Acid emission controls ‘fail to protect habitats’

Conservation agencies in England and Wales say tighter controls on acid emissions from power stations set by the Environment Agency are not enough to protect habitats. Meanwhile, three power stations run by Npower and Scottish and Southern Energy have failed to meet the deadline to fit sulphur abatement.

Natural England and the Countryside Council for Wales (CCW) say tighter controls on emissions of sulphur and nitrogen oxides, which came into force on 1 January under the large combustion plant Directive (LCPD), fail to protect sensitive habitats.

Under the LCPD, 13 coal- and oil-fired power stations have opted either to meet tighter emission limits on the acid gases SOx and NOx, or enter a UK acid gas emissions trading scheme. Most have had to install expensive flue gas desulphurisation and overfire air abatement equipment to achieve the cuts.

Nine other stations have opted out of meeting these requirements and can only operate for limited hours before closing by the end of 2015 (ENDS Report 374, p 38 ).

The power sector also recently fell under the pollution prevention and control regime. This requires companies to use the ‘best available techniques’ to reduce emissions, potentially forcing them to go beyond the LCPD’s requirements.

Sites under PPC are required by the habitats Directive to assess the potential impact of their emissions on protected areas to ensure they have "no adverse effect".

But in its assessment of power station emissions, focusing on sulphur deposition, the Agency concluded they will have no adverse effect. The chief justification for this decision was the uncertainties involved in modelling critical load exceedances for habitats and the difficulty of attributing these to the power sector.

The Agency has sought to back up its decision by including a generic improvement condition in the PPC permits of all opted-in power stations, setting a total annual limit on SO2 of 70,000 tonnes by 2020. It says this is an 89% reduction from 2003 emissions, with most of the cut coming in the next few months.

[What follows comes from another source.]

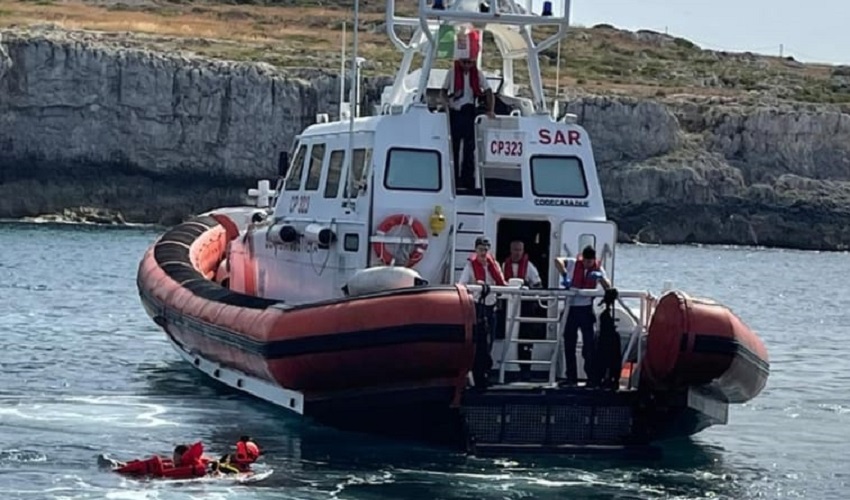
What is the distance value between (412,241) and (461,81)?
2066 mm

Operators must also monitor habitat acidification to track changes. The Agency says if this proves its decision was wrong, power stations will have to make further cuts.

Nevertheless, the conservation agencies do not support the Agency’s decision. They argue that, despite emission reductions by 2020, almost 40% of the UK’s sensitive ecosystems will still exceed critical loads for sulphur and nitrogen.

Simon Bareham, senior adviser at the CCW, said uncertainty over the impact of power stations’ emissions on habitats does not mean there are no adverse effects.

The Agency says nitrogen deposition from agriculture contributes more to exceedances than power stations.

The CCW is also concerned about weaker NOx limits at Npower’s Aberthaw station in South Wales. It is permitted to release 1,200 milligrams of NOx per cubic metre compared with 500mg/m3 at other coal-fired plants.

The Agency says the site’s boiler design means it is not possible to fit overfire air, which other power stations use to control NOx. It is requiring Npower to assess alternative ways of cutting NOx.

The Agency has also revealed that three power stations have failed to meet the 1 January deadline to fit flue gas desulphurisation. Scottish and Southern Energy’s Fiddlers Ferry and Ferrybridge stations and Aberthaw have fallen back on an LCPD derogation which allows them to operate at a reduced capacity - with a significant loss of income - until FGD is installed.

The sites were caught out by the failure of a long-running Environment Department (DEFRA) campaign to limit the impact of the LCPD, which meant some companies were uncertain how it would affect them (ENDS Report 372, p 37 ).

Scottish Power has also yet to fit FGD at its Longannet site. It has opted to comply with the LCPD through the national emissions reduction plan, which is an acid gas trading scheme (ENDS Report 386, p 49 ). This will require the firm to buy allowances to cover the site’s higher emissions.

Some power companies have proposed a new generation of so-called clean coal power stations to replace ones closed as a result of the LCPD (see pp 26-29 ).